The SOC/Cert manager has been routing data and doing the aforementioned “funky stuff” since the early days of Cribl. They implemented Stream while building the SOC for the organization. The energy company’s team manages and secures an air-gapped data center while partnering with an MSSP for alerting and Tier 1 response. Cribl’s routing capability makes it possible for the right data to get to the right destination to accelerate incident detection and response–ensuring no data is lost in the process.
A Pipeline Between Heavy Forwarders and Various Splunk Instances
The energy company has multiple Splunk instances in operation. Cribl Stream serves as the data pipeline that allows them to pump all of their traffic from various geographical locations both to regional instances for compliance and remediation, as well as to their central SOC, and then to their MSSP. Because they have traffic going to and from places all over the world–sometimes from regions with very low bandwidth-–they filter data in Cribl to clean data up at the source and contain their Splunk license as much as possible.
In a recent conversation with the SOC/Cert manager, they described how useful Cribl Packs have been to operations across the business:
“We’re using them for all the firewalls and for Windows — Palo Alto Networks, FortiGate, Cisco ASA. It would have been an absolute nightmare to manage all of them without Cribl Packs.”
Since they’re running multiple pipelines for every data source, they also use Stream to enrich their data, tagging it correctly at ingest so that it ends up at the right index at the end of the day.
Cribl Cluster-to-Cluster Compression
If you’re running a site-to-site VPN internationally like the energy company is, compression becomes a necessity — otherwise, you could be wasting bandwidth on data you don’t really need. Because of the national importance of the data moving through their infrastructure, the team can’t afford to lose a single log, so they have some fairly large Cribl clusters running in various locations.
An added benefit for these regions with low bandwidth is Cribl Stream’s persistent queuing feature, which ensures no data is lost if networks go down. Stream spools the data ( retention is set to 7 days) and when the network comes back up the data ships to its intended destination.
Cribl Stream’s Fast Time to Value
When we asked the team how quickly they were able to see value from Stream, they were happy to share their thoughts:
“The minute we started piping stuff everywhere, we saw value instantly. It’s a product that has an immediate ROI. To give you context, I previously ran a 1.5TB Splunk license in this environment, and we were able to pull that down to a 1TB license. That's a 33% percent savings, so Cribl more than pays for itself.”

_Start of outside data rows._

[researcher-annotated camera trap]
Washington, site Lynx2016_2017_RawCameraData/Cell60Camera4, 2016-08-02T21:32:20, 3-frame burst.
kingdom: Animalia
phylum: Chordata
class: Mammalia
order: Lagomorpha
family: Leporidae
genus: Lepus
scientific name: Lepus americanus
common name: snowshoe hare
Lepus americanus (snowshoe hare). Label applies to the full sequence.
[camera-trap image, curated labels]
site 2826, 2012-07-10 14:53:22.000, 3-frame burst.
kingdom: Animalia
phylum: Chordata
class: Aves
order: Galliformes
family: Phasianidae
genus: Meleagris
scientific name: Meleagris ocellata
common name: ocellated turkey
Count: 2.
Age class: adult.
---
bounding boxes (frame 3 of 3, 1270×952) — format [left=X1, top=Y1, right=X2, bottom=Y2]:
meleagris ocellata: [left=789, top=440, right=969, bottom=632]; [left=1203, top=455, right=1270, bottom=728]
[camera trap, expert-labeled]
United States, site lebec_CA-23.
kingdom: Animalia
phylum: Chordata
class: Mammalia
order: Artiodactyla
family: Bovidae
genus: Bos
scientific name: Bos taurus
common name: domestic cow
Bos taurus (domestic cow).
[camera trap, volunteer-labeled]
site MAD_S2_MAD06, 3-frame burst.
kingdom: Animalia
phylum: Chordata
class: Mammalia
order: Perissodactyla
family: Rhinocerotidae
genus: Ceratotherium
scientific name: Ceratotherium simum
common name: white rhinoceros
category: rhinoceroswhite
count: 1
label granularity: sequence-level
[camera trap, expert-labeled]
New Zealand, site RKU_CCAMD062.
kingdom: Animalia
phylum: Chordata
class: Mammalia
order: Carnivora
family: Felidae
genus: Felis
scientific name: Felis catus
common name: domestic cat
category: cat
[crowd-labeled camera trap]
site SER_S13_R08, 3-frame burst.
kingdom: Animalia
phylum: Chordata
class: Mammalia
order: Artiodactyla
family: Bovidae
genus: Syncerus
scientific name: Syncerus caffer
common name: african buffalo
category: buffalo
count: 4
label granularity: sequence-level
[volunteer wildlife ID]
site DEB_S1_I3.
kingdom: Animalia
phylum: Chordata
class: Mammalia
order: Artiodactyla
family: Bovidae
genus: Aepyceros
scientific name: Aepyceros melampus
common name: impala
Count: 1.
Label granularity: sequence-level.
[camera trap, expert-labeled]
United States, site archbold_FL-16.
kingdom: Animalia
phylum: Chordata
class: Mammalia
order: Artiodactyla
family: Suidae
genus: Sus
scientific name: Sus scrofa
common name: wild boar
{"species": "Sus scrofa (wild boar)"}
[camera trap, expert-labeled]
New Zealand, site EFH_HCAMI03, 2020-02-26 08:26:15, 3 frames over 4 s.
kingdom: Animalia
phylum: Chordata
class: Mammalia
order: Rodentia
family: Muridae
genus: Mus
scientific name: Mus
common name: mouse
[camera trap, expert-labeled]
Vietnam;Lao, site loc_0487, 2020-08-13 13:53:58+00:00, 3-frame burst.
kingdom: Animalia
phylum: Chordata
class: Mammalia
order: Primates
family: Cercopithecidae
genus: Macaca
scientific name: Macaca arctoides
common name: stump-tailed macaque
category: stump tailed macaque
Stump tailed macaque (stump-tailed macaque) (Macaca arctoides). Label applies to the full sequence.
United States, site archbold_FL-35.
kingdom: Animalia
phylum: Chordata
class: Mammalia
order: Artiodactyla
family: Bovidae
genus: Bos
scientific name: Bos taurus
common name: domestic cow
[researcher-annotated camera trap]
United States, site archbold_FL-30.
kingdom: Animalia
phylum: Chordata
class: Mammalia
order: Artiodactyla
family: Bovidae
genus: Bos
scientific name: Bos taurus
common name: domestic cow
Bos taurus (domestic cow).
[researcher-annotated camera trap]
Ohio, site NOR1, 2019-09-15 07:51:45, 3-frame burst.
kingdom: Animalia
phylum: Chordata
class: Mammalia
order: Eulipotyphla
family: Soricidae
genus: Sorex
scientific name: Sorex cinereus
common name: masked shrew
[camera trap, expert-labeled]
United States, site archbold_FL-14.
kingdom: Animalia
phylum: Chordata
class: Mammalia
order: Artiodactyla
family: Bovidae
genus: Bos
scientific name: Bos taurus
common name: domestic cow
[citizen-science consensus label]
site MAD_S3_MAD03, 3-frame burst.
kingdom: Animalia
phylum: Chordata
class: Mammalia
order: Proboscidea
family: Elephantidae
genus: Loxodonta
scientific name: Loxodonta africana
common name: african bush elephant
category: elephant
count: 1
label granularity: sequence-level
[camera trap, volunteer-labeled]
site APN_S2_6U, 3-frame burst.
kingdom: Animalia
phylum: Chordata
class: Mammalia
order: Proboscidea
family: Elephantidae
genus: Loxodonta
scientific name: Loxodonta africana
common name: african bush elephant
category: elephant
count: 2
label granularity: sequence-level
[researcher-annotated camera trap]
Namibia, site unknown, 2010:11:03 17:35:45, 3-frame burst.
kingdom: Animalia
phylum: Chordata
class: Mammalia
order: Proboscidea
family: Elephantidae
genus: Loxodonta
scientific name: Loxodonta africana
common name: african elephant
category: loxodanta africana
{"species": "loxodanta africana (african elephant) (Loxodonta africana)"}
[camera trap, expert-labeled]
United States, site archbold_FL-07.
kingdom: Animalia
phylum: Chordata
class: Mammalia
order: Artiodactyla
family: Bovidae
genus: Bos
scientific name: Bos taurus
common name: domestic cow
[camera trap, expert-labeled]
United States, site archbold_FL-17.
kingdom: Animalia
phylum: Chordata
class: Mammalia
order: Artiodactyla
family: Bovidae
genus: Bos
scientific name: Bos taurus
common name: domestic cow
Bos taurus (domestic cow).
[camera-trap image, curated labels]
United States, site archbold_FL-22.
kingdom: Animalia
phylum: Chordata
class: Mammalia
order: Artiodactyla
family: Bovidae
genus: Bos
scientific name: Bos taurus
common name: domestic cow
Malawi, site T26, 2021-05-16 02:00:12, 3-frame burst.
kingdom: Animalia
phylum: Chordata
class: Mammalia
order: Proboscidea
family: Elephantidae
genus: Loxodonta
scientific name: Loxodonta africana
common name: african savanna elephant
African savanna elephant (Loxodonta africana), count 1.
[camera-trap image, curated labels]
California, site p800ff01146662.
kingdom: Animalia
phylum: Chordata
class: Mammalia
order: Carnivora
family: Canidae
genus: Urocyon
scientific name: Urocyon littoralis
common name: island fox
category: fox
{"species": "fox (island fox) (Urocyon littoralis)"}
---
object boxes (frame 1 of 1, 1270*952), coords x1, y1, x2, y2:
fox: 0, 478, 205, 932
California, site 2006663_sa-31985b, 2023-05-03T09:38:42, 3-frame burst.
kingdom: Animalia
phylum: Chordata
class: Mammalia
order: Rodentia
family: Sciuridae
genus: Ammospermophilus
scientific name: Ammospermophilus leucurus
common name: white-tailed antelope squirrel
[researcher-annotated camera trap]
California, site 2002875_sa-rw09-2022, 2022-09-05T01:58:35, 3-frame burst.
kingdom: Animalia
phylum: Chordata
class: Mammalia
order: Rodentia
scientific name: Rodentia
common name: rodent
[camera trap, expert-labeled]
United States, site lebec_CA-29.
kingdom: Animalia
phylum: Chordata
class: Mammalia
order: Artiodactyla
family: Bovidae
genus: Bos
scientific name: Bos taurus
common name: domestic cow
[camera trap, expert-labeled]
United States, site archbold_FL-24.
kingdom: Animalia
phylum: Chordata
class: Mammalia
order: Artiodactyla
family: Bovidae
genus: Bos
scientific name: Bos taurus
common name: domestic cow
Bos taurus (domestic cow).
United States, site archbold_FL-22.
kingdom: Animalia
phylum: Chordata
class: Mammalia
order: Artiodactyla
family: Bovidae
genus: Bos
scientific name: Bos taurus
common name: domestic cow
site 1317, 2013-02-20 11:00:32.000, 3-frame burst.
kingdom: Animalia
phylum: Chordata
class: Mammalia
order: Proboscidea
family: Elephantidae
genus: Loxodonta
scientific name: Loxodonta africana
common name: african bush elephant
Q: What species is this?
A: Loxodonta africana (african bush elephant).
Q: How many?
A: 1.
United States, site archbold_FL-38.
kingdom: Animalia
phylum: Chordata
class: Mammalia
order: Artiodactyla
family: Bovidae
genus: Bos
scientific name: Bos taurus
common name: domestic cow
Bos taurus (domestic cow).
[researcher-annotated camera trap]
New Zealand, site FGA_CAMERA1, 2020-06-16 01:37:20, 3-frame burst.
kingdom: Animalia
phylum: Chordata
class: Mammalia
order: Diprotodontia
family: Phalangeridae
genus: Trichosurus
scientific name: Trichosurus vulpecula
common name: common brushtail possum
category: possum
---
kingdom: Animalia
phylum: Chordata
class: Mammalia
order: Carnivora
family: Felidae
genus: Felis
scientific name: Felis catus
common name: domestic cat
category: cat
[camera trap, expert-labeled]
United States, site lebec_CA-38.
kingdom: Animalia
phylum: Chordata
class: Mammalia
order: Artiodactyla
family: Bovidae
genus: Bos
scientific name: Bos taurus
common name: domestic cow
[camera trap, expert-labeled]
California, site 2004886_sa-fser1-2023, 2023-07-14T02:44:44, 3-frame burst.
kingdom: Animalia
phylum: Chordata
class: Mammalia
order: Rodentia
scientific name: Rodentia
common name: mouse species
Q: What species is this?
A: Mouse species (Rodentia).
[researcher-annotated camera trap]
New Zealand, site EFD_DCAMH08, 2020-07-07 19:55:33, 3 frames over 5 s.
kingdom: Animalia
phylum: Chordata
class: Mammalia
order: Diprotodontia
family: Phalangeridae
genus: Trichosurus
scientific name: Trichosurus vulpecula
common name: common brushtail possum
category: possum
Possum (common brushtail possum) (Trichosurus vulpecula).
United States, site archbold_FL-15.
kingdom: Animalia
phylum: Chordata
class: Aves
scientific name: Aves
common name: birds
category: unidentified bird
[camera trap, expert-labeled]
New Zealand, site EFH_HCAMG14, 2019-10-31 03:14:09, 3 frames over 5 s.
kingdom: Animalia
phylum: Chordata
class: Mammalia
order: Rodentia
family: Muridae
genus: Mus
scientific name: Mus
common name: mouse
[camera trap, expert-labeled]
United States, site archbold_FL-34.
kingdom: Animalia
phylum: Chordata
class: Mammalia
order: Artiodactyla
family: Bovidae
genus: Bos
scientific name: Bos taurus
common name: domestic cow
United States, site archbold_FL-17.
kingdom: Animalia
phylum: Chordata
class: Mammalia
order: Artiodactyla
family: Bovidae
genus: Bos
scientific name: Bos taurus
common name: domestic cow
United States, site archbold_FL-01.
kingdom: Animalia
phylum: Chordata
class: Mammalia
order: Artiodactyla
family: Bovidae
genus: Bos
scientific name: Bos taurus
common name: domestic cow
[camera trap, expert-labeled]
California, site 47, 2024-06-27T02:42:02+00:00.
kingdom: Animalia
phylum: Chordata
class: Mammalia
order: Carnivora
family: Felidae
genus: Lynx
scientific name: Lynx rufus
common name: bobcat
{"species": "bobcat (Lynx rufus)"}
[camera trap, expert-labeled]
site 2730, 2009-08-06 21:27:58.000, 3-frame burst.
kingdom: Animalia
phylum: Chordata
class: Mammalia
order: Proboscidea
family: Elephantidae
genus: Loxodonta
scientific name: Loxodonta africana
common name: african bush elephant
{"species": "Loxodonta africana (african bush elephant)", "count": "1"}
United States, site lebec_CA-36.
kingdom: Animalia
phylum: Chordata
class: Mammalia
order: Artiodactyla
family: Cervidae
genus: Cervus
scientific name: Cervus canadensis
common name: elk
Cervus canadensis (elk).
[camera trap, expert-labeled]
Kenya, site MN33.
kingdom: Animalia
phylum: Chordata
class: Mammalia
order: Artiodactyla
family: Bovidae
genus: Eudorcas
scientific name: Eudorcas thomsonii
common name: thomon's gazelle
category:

With Cribl Stream in place, the team feels confident that they are getting all the data they need and aren’t losing anything important along the way. If you’re looking for similar warm fuzzy feelings from your infrastructure, check out our Cribl Sandboxes to learn more about our solutions, and join our community to get support from other Cribl users.
TL;DR
This national energy company leverages Cribl Stream to get the right data from its sources all over the world to the right destination.
Stream allows them to confidently route data locally, to a centralized SOC and an MSSP.
Cribl reduction and compression capabilities resolved bandwidth issues for remote locations and high-volume sources.
Stream ensures no logs are lost during network or service provider outages.
Cribl Packs took away the need to manually code and operate data filters on heavy forwarders.
Stream’s ability to filter data gives the national energy company more control over its Splunk license.